Copy out only the span from the line with "In this scene" to the end of the data, both ends kept, word for word.

Image and question records:
╔══
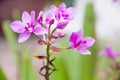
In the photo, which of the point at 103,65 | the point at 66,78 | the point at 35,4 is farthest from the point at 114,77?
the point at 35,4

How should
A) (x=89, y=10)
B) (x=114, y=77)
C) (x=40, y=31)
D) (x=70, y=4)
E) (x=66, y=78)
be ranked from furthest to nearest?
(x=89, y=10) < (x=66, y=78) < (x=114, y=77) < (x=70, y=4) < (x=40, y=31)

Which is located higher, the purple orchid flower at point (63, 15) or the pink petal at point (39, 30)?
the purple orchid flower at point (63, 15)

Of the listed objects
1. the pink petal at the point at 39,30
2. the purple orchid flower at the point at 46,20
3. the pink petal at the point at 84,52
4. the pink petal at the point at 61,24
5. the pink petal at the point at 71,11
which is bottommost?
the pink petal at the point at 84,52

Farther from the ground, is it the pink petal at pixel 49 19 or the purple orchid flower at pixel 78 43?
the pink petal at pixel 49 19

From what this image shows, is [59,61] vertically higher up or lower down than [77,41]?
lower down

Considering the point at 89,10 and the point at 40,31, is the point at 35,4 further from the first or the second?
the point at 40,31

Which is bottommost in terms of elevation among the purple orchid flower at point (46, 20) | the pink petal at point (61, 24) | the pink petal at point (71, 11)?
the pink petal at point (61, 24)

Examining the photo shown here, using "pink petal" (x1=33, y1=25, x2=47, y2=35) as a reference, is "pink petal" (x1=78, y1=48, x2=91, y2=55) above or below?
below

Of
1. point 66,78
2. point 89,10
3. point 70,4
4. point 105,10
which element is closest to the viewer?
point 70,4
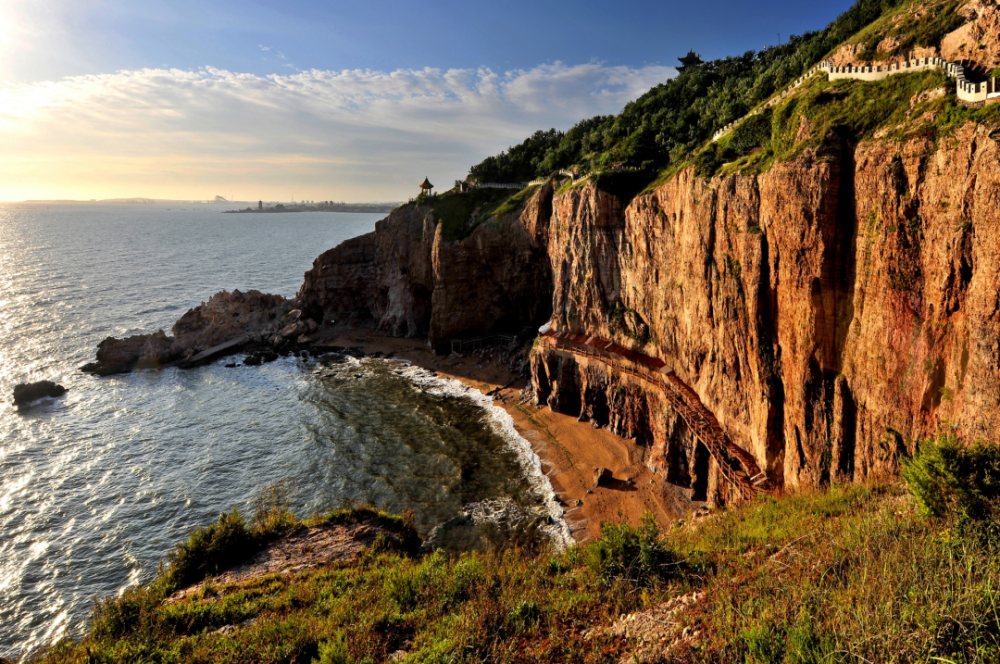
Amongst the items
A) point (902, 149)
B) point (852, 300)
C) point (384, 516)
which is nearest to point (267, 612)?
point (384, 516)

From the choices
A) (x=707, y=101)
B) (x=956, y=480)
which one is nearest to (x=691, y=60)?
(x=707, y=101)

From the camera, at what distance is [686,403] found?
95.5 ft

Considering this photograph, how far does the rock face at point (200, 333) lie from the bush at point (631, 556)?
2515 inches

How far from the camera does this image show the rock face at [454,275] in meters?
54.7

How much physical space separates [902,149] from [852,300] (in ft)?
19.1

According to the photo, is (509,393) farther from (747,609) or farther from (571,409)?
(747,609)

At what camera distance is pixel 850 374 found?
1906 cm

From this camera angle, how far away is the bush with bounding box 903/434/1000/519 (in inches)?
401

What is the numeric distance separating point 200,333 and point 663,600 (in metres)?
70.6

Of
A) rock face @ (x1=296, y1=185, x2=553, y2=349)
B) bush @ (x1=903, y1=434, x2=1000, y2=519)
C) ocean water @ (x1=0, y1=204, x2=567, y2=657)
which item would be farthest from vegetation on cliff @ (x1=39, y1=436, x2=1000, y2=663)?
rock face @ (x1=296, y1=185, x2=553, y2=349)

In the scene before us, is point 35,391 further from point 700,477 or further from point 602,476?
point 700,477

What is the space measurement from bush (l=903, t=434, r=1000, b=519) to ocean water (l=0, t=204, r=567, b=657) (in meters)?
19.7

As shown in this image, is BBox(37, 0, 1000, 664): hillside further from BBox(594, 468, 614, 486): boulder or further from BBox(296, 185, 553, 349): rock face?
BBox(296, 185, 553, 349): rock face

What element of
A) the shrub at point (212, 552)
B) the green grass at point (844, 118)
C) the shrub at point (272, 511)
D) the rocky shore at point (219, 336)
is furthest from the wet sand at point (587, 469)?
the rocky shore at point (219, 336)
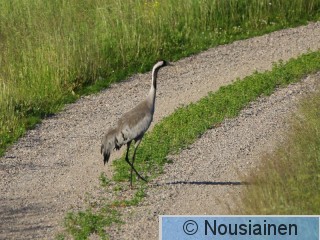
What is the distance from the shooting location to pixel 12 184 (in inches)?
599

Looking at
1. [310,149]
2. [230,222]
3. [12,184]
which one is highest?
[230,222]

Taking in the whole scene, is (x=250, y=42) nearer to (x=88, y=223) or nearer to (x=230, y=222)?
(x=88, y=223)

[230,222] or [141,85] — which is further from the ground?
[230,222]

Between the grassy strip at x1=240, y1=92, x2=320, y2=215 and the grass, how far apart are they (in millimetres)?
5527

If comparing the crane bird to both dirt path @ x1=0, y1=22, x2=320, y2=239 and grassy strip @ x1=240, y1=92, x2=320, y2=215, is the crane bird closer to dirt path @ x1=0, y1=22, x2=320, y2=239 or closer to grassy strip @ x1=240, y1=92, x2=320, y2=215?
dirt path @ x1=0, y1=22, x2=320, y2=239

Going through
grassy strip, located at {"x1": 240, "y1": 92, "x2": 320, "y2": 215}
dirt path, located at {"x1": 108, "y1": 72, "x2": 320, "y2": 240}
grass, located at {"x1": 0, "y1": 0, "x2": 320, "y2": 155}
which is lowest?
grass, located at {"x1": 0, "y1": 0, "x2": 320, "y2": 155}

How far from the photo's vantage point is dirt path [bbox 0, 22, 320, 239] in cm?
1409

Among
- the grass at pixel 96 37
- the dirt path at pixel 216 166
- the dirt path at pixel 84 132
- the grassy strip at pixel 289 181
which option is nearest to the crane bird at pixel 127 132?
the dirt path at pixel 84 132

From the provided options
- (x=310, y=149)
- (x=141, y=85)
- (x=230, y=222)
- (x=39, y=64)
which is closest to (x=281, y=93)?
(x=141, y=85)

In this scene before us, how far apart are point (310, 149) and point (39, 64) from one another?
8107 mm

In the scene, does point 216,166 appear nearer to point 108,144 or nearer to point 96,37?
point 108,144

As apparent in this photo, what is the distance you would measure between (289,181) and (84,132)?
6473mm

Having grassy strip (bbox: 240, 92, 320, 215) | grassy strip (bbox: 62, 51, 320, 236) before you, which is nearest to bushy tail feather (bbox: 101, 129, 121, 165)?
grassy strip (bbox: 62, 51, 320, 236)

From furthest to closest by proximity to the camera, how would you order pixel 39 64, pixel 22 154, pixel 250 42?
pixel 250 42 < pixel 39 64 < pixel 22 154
╚══
## WRITTEN RESPONSE
In this scene before us, how far apart are point (310, 149) and point (39, 64) from one another?
8107 mm

In the scene, does point 216,166 appear nearer to point 108,144 or nearer to point 96,37?
point 108,144

As apparent in this photo, what is the distance you would measure between (289,181) and (84,132)?
6473mm

Having grassy strip (bbox: 240, 92, 320, 215) | grassy strip (bbox: 62, 51, 320, 236) before you, which is nearest to bushy tail feather (bbox: 101, 129, 121, 165)?
grassy strip (bbox: 62, 51, 320, 236)

From furthest to closest by proximity to the camera, how would you order pixel 39 64, pixel 22 154, pixel 250 42?
pixel 250 42 < pixel 39 64 < pixel 22 154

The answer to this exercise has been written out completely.